Anyone else been there and done that?  What are yours faves?


----------



## Marvin (Jan 9, 2006)

my favorite P.I. foods
Lumpia
Chicken and pork adobo


Balut... :barf: :barf: :barf:
No thanks


----------



## Guro Harold (Jan 9, 2006)

Check out this thread for recipes: http://www.martialtalk.com/forum/showthread.php?t=15370.


----------



## Dalum (Jan 10, 2006)

Marvin said:
			
		

> my favorite P.I. foods
> Lumpia
> Chicken and pork adobo
> 
> ...



I forgot about lumpia!  I'm glad that others don't like balut too.  Nasty...


----------



## Cruentus (Jan 10, 2006)

Dalum said:
			
		

> I forgot about lumpia! I'm glad that others don't like balut too. Nasty...


 
lol A few of us plan on trying balut real soon. Looks yummy!  

If your ever in Troy, MI "Taste of Manila" is a good grocery store for imports. If you come in the afternoon they have a whole bunch of stuff cooked up and you can eat lunch. I don't know what it is all called, but it is tasty. By far the best food I had was at an anniversary; once again no idea what anything was called though....

Paul


----------



## Dalum (Jan 11, 2006)

Tulisan said:
			
		

> lol A few of us plan on trying balut real soon. Looks yummy!
> 
> If your ever in Troy, MI "Taste of Manila" is a good grocery store for imports. If you come in the afternoon they have a whole bunch of stuff cooked up and you can eat lunch. I don't know what it is all called, but it is tasty. By far the best food I had was at an anniversary; once again no idea what anything was called though....
> 
> Paul



Balut?  It's all you buddy!  

Can you describe the other stuff?  I could try to give you a name.  (Oh yeah!  I forgot Lechon too!  Mmmmmm...  Yummy!)  Taste of Manila, huh?  I think a road trip is in order.  Just not on that horrible night I was down there last Saturday.  The roads were slick and horrible.


----------



## Cruentus (Jan 18, 2006)

OK...I just ate there last night. Still don't know what the F to call it, but I'll describe some of what I have had so far (not all in one sitting though of course)...

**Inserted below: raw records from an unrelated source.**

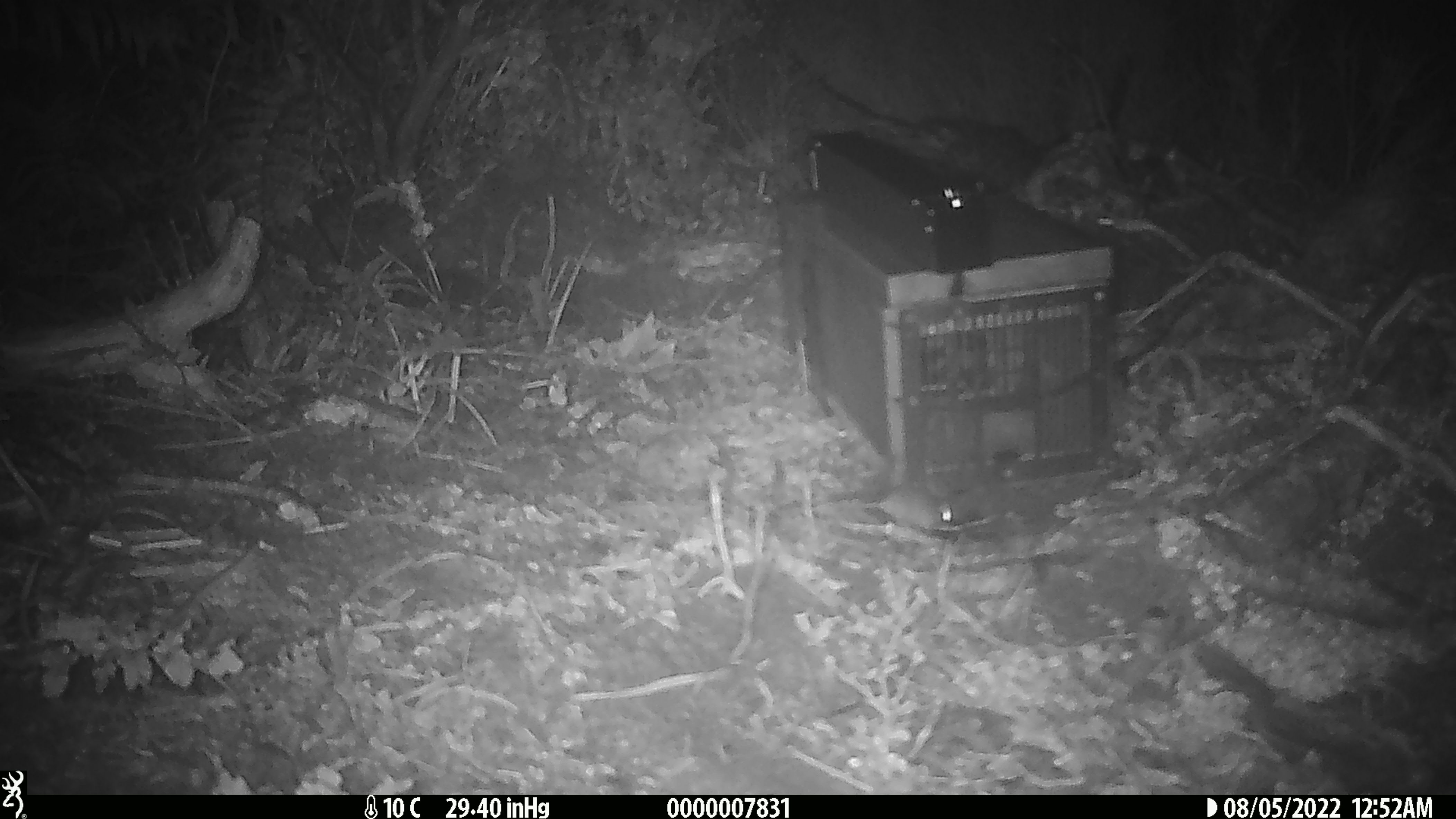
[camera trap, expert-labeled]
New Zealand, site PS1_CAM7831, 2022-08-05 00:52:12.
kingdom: Animalia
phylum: Chordata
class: Mammalia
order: Rodentia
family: Muridae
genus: Mus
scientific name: Mus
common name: mouse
Mouse (Mus).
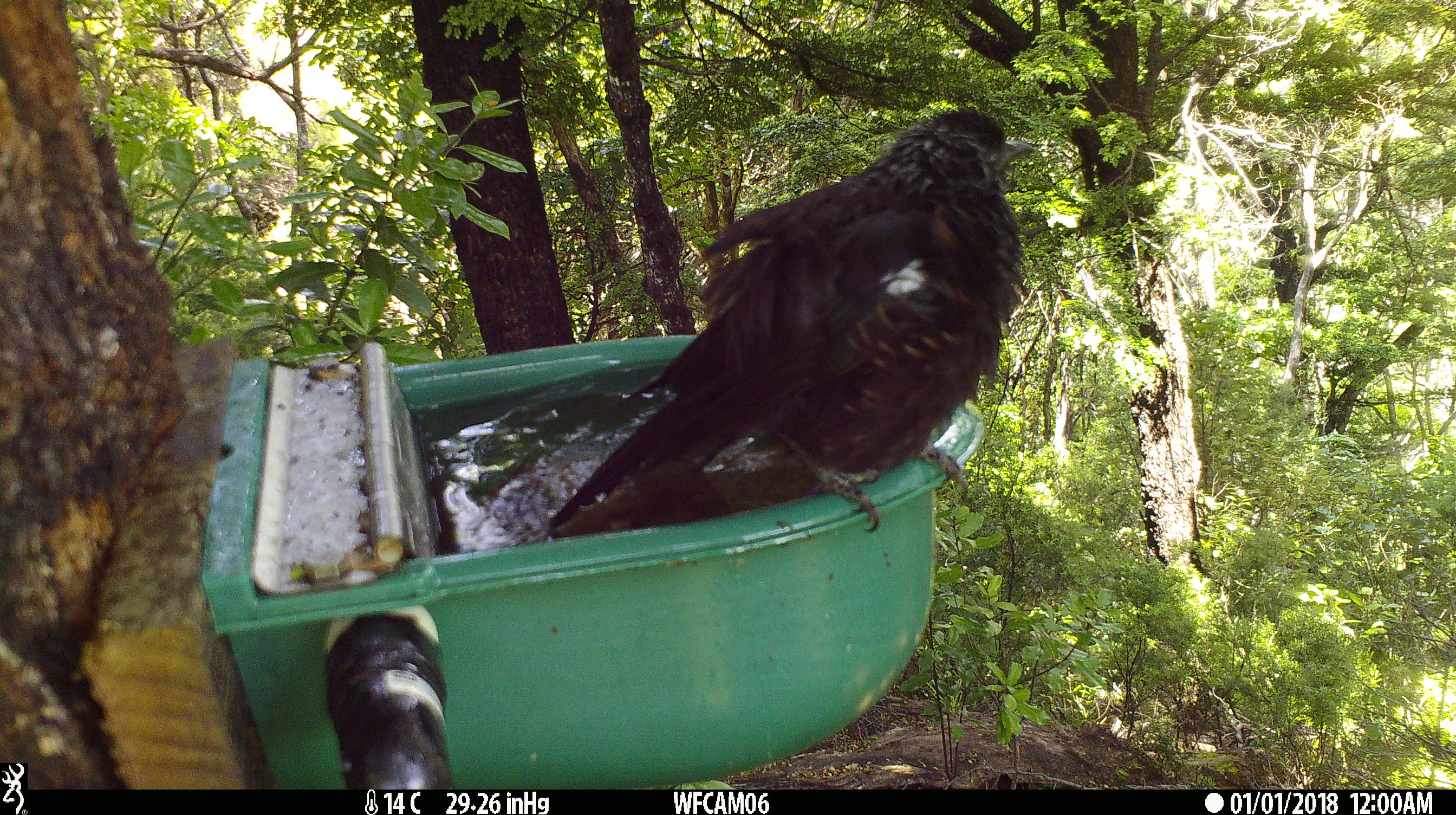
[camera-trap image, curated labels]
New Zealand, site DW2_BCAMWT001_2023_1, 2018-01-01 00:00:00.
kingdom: Animalia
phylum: Chordata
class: Aves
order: Passeriformes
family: Meliphagidae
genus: Prosthemadera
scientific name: Prosthemadera novaeseelandiae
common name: tui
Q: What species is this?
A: Tui (Prosthemadera novaeseelandiae).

1. Chicken with sauce and veggies and potatoes (had pork the same way)
2. Pork cooked in blood. (had beef the same way)
3. Beef and onion dish.
4. Tofu and sprouts
5. homemade egg rolls
6. A whole fish, fried (you eat the bones and everything).
7. Fried bannana (had a candy like coating too it).

8. Didn't have this at the food market, but I have had a really good noodle dish that was extremely tasty that is worth mentioning. It was kind of spicy and had chicken in it I believe.

Haven't tried anything I haven't liked yet. Maybe someone can tell me the names of what I have had so far?


----------



## Cruentus (Jan 18, 2006)

Dalum said:
			
		

> Balut? It's all you buddy!
> 
> Can you describe the other stuff? I could try to give you a name. (Oh yeah! I forgot Lechon too! Mmmmmm... Yummy!) Taste of Manila, huh? I think a road trip is in order. Just not on that horrible night I was down there last Saturday. The roads were slick and horrible.


 
Maybe you can describe the dishes you names as well...?


----------



## Gulo (Jan 19, 2006)

Tulisan said:
			
		

> 2. Pork cooked in blood. (had beef the same way)
> 
> Haven't tried anything I haven't liked yet. Maybe someone can tell me the names of what I have had so far?


 
*D*in*ugo*an
usually eated with Puto(rice cake)


----------



## Jagermeister (Jan 20, 2006)

I thought this thread might have something to do with the MF Doom album. Guess not.


----------